**EXCERPT TO READ:**
——————————
Tuesday, May 26, 2015

Storytelling.

When I was in high school, I was pretty ambivalent about the future. I went to three different high schools so I tended to live day by day, not really believing I was in control of whatever came next (there was no evidence of it). I had a lot of passions and creativity, but I didn't know what I should do. When it came time to look up colleges, it was already pretty late in the application game, and I remember turning on the computer to devote a few minutes to searching for schools just in order to check it off my parents' to-do list. It was not a big priority. I was consumed by things like the new school and town I'd just moved to, the new friends I was loving spending time with and hoping they liked spending time with me, and crushes, of course. So I looked up colleges that met two criteria: they were in a city and had a good writing or journalism program.
——————————
**INFORMATION GIVEN:**
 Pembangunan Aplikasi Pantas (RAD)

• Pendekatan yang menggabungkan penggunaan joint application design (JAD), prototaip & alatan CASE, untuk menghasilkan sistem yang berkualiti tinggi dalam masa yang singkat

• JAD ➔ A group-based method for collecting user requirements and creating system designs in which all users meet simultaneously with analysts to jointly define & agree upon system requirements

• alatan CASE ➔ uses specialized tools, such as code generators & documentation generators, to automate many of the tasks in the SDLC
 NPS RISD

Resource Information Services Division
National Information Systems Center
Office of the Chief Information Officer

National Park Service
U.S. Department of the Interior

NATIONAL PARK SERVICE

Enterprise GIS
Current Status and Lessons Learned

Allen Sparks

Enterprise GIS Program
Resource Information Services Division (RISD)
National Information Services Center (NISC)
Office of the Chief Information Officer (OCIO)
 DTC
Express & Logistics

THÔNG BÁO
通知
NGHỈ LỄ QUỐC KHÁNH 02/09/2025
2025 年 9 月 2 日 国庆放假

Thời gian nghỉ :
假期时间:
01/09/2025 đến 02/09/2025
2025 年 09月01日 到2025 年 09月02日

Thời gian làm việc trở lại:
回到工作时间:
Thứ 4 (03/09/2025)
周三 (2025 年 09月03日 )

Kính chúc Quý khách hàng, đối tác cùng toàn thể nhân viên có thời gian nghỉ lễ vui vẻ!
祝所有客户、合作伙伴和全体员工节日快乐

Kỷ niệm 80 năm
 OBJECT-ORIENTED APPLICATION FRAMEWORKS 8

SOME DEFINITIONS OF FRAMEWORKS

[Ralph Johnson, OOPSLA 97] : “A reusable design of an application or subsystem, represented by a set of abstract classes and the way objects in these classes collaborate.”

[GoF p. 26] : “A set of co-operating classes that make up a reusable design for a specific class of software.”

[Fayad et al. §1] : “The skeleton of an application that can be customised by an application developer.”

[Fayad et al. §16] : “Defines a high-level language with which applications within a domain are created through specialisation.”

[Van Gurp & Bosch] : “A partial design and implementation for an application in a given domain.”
——————————
**WHAT TO WORK ON:**
[1] In the storytelling post, what two criteria did the colleges the writer looked up have to meet?
[2] Continue the storytelling post about searching for colleges, starting right after its final sentence.

**TASK-BY-TASK ANSWERS:**
[1] They had to be in a city and have a good writing or journalism program.

[2]
A couple of my high school English teachers had pulled me aside and let me know that I was pretty good at writing... my papers got As and I did love reading. But I was also one of those people that got As in most classes, even ones I despised like Algebra and Chemistry. So I more or less shrugged it off and smiled and said thank you and went on to more pressing matters like making sure I had time to check my locker mirror before the next class because there might be something caught in my braces. When I moved to Pennsylvania my senior year of high school, just a week or two before classes started, I met with a counselor to enroll in classes and she said they kept an opening in their journalism elective which managed the school newspaper for military kids joining late (that was me!). None of the other electives appealed to me, so I said sure. Again, I didn't choose it because I felt it was My Path or anything. All I knew was that some old people thought I was good at writing. My parents said so, too, but y'know, parents have to say that.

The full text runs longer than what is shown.